Developed by Alexey Nesvizhskii and Ruedi Aebersold at the Institute for Systems Biology, ProteinProphet is one system that provides automatic validation of protein identities made by database search programs. ProteinProphet scrutinizes two aspects of the search program to calculate a potential false-positive rate for the data set. First, it looks at proteins identified only by one peptide fragment—rather than multiple peptide fragments—in the sample. Second, it looks at peptides that are not unique to a specific database protein entry. Using this analysis, it calculates a probability of false-positives. This probability can help guide others using the data set for their own research.

At Cagney’s lab, his team is working to improve validation programs for high-throughput proteomics data set. As the genomic databases have grown, so has the computing power needed for these high-throughput search programs. Limiting these searches has decreased the quality of the resulting data, so Cagney and his team developed an application called msmsEval to statistically model the spectra interpretations.

Despite their efforts, Cagney believes that the end-users of search programs should become more familiar with the underlying algorithms used by these programs. No algorithm is perfect, so these researchers will have an advantage with their data interpretation if they understand how their results were derived.

Proteomic researchers should be able to answer key questions, according to Giddings. “What are you actually getting out of a search engine?” she says. “When can you believe it? When do you need to validate?”

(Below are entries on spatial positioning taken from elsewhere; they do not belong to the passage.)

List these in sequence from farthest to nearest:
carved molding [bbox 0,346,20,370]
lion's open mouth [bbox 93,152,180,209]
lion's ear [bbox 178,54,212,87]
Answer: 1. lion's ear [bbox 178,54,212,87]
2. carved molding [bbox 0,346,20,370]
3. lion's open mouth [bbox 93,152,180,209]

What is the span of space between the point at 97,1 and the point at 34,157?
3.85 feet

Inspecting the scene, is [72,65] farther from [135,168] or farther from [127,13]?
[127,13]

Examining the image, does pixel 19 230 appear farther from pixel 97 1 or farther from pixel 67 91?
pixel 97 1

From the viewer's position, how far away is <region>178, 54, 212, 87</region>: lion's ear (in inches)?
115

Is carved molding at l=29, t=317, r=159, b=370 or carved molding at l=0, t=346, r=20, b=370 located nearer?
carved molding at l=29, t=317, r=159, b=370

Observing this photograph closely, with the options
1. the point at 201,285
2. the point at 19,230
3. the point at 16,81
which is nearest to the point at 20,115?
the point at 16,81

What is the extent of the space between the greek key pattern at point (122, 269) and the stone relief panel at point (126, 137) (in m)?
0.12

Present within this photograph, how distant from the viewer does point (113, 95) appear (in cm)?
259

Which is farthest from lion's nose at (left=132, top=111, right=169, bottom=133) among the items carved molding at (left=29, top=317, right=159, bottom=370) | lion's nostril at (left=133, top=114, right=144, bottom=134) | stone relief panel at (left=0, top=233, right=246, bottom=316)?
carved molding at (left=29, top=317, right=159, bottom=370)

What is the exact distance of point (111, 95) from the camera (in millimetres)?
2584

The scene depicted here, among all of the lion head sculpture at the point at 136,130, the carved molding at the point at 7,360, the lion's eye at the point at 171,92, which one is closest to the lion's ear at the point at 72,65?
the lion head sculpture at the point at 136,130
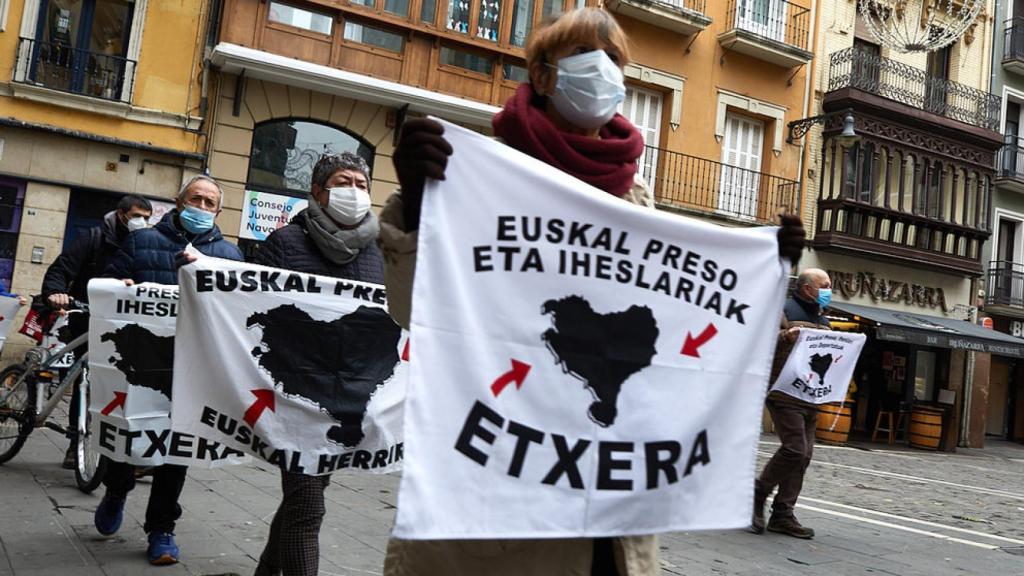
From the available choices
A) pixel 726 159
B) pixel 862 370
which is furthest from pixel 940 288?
pixel 726 159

Amidst all the advances in instrumentation resolution, accuracy, and search and validation programs, there may only be one true way to restore confidence in high-throughput proteomics. “What you really need are the raw files,” says Cagney. With these raw spectrums, other researchers can make their own data assessment of one group’s work. Researchers could find new discoveries using a mass spectrum that was published over a decade ago. But the size of this raw data presents a new challenge.

“The raw data are very information dense,” said Giddings. “Somebody’s going to have to pay for this storage.”